Problems with background I/O

The following script

calc = Calculator lj ((sigma: 3.405) [angstrom], (epsilon: 119.8) [boltzmann_constant * kelvin])
struct = Structure from file '/path/to/Ar108-fcc.xyz'
algo_verlet = Algorithm VelocityVerlet ((timestep: 1) [fs], (steps: 2500), (trajectory: true))
algo_350K = Algorithm VelocityDistribution ((temperature_K: 350) [K])
prop_350K = Property ((algorithm: algo_350K), (structure: struct), (calculator: calc))
algo_verlet_longer = Algorithm VelocityVerlet ((timestep: 1) [fs], (steps: 10000), (trajectory: true))
prop_350K_verlet = Property trajectory ((algorithm: algo_verlet), (structure: prop_350K.output_structure), (calculator: calc))

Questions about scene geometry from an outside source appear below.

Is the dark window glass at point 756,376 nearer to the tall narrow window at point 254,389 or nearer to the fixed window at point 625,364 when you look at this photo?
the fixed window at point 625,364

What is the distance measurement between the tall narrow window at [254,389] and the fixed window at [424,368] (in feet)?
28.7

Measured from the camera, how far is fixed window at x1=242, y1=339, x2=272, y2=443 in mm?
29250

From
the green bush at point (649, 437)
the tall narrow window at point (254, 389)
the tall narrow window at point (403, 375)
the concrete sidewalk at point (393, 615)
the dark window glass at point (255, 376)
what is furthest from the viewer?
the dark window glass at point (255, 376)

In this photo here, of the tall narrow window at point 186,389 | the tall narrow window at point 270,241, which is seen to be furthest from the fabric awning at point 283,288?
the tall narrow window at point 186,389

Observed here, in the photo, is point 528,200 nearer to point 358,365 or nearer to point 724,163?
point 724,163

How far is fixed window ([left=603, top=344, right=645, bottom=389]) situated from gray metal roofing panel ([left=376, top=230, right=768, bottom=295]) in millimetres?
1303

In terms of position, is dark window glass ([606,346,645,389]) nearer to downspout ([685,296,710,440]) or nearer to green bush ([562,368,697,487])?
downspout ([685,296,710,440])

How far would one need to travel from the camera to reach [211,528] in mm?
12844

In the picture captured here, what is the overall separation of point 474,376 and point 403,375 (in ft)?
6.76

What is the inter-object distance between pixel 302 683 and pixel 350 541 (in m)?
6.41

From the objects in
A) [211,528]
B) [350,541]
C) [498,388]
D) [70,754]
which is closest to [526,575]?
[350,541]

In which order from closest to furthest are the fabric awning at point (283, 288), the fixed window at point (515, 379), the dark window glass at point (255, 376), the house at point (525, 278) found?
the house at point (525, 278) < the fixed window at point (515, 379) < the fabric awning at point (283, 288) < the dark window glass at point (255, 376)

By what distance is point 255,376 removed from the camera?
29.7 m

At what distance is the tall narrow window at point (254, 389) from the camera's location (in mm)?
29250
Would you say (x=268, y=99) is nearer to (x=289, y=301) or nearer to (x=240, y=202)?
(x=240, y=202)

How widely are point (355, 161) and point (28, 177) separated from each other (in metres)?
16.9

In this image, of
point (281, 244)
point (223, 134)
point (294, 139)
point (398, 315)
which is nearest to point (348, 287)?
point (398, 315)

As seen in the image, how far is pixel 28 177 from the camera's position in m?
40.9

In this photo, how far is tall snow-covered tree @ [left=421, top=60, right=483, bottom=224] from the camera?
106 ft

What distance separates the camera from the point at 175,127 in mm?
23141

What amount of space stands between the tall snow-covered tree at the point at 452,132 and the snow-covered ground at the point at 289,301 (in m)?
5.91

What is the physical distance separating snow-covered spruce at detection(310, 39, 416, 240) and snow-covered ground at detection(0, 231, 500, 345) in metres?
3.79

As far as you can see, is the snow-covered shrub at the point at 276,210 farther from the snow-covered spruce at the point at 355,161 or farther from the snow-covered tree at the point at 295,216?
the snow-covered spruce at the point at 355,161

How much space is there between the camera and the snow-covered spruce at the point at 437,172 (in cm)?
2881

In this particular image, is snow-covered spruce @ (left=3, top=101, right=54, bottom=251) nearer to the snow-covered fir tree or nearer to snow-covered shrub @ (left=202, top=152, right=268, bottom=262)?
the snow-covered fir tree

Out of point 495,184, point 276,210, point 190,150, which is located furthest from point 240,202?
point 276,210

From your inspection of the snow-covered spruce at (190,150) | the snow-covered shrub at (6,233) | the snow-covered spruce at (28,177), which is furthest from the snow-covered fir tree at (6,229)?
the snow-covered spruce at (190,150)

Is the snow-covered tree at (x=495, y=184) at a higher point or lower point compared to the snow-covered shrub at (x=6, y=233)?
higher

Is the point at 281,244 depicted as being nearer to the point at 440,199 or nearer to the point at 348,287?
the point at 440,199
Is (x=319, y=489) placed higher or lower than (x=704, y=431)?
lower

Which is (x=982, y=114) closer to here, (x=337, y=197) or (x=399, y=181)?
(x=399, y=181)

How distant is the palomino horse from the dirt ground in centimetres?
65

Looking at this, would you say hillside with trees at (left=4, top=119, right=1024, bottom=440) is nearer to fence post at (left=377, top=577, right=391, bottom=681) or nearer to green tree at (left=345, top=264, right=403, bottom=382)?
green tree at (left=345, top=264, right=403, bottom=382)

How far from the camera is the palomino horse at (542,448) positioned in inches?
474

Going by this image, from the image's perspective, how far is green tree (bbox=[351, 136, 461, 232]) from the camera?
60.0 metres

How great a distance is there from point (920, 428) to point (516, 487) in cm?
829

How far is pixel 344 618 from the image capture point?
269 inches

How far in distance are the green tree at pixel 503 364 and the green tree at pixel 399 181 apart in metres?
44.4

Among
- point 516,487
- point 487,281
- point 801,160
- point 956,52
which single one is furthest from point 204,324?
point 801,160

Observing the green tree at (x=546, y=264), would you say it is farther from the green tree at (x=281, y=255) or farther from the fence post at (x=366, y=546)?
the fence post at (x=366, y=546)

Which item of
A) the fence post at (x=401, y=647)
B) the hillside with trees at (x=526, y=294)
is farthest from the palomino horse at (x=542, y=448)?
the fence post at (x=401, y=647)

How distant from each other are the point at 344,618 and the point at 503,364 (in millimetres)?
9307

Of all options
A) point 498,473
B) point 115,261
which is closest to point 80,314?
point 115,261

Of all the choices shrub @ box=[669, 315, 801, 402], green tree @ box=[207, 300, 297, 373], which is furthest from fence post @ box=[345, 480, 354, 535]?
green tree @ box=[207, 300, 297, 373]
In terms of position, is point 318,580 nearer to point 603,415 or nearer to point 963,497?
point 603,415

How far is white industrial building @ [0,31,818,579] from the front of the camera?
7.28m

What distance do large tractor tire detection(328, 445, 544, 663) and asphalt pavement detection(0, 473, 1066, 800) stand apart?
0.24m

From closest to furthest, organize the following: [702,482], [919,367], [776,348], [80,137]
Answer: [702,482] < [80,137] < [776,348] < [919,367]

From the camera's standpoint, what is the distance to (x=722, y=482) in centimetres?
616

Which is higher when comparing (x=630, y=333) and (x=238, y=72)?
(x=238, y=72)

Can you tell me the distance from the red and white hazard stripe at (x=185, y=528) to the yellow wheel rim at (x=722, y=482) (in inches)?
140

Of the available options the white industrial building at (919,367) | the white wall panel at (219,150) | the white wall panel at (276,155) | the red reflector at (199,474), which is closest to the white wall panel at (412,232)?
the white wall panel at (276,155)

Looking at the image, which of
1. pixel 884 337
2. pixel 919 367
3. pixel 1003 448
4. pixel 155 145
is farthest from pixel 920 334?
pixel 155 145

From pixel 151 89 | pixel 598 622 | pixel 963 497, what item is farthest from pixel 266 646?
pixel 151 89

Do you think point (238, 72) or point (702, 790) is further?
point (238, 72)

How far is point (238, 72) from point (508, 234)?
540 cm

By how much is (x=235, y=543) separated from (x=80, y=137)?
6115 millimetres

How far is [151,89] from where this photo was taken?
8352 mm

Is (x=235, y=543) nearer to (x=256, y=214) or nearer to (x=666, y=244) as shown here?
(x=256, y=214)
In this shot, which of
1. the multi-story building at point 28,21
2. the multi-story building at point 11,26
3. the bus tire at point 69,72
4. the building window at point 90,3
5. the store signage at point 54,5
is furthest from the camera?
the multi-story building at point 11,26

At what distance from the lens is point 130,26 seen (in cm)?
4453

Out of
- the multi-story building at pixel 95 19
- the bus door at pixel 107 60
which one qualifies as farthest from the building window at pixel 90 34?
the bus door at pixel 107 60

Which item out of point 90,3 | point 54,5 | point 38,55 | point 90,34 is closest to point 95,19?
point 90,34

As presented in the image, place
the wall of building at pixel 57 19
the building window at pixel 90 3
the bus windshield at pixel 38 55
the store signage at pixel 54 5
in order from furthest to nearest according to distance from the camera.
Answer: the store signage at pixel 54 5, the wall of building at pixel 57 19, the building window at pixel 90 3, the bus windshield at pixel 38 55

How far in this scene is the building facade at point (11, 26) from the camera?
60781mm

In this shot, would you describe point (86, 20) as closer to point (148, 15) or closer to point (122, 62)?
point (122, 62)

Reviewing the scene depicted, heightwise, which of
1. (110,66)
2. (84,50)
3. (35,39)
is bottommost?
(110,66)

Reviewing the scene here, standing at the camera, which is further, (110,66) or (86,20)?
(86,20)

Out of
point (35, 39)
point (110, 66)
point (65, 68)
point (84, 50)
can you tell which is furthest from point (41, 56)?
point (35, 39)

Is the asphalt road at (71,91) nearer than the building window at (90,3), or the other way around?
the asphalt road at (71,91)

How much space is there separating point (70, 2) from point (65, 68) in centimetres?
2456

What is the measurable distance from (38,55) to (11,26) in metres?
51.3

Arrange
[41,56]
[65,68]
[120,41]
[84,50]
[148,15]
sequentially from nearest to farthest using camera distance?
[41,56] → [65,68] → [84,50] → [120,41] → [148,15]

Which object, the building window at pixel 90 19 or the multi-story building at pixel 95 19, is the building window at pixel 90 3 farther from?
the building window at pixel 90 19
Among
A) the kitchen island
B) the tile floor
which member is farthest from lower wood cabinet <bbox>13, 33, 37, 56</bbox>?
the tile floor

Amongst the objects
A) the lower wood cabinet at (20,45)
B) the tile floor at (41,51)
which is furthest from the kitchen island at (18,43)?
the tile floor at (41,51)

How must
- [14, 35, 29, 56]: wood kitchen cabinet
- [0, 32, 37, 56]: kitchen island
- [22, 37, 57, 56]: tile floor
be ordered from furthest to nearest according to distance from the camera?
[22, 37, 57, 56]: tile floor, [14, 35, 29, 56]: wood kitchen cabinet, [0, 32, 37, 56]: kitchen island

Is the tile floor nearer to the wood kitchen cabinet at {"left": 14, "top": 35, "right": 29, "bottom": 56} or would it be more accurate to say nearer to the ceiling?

runs through. All statements become completed. When we want to use the prop_350K_verlet variable e.g. like this:

kins = prop_350K_verletl.trajectory[0].properties.kinetic_energy

we get this error (does not matter with or without auto-run activated):

pymongo.errors.DocumentTooLarge: 'findAndModify' command document too large

A more detailed inspection of the launch shows that the launch action has been stored in gridfs:

{'_id': ObjectId('67dc12a73cbd02deeb0eb766'),
 'fworker': {'name': '5b70450d5e084edc8096ab1f55fc4a67',
  'category': 'interactive',
  'query': '{}',
  'env': {}},
 'fw_id': 4432,
 'launch_dir': '/path/to/fireworks-launches/launcher_2025-03-20-13-05-43-296933',
 'host': 'uc2n995.localdomain',
 'ip': '10.0.3.227',
 'trackers': [],
 'action': {'gridfs_id': '67dc1a3647cbf4d00b096ac4'},
 'state': 'COMPLETED',
 'state_history': [{'state': 'RUNNING',
   'created_on': '2025-03-20T13:05:43.591437',
   'updated_on': '2025-03-20T13:07:58.812583'},
  {'state': 'COMPLETED', 'created_on': '2025-03-20T13:07:58.816497'}],
 'launch_id': 4070,
 'time_start': '2025-03-20T13:05:43.591437',
 'time_end': '2025-03-20T13:07:58.816497',
 'runtime_secs': 135.22506}

The launch action has been stored in gridfs by FireWorks, not by VRE Language. This mechanism is activated in FireWorks (by an exception handler) when the action exceeds the limit of 16 MB for a document in MongoDB. The mechanism is applied only to action but not to large data in firework's spec, as the new fireworks kins is appended to the workflow, the action is applied to the new child firework leading to too large spec (update_spec action). The mechanism can be deactivated by setting GRIDFS_FALLBACK_COLLECTION: null in ~/.fireworks/FW_config.yaml.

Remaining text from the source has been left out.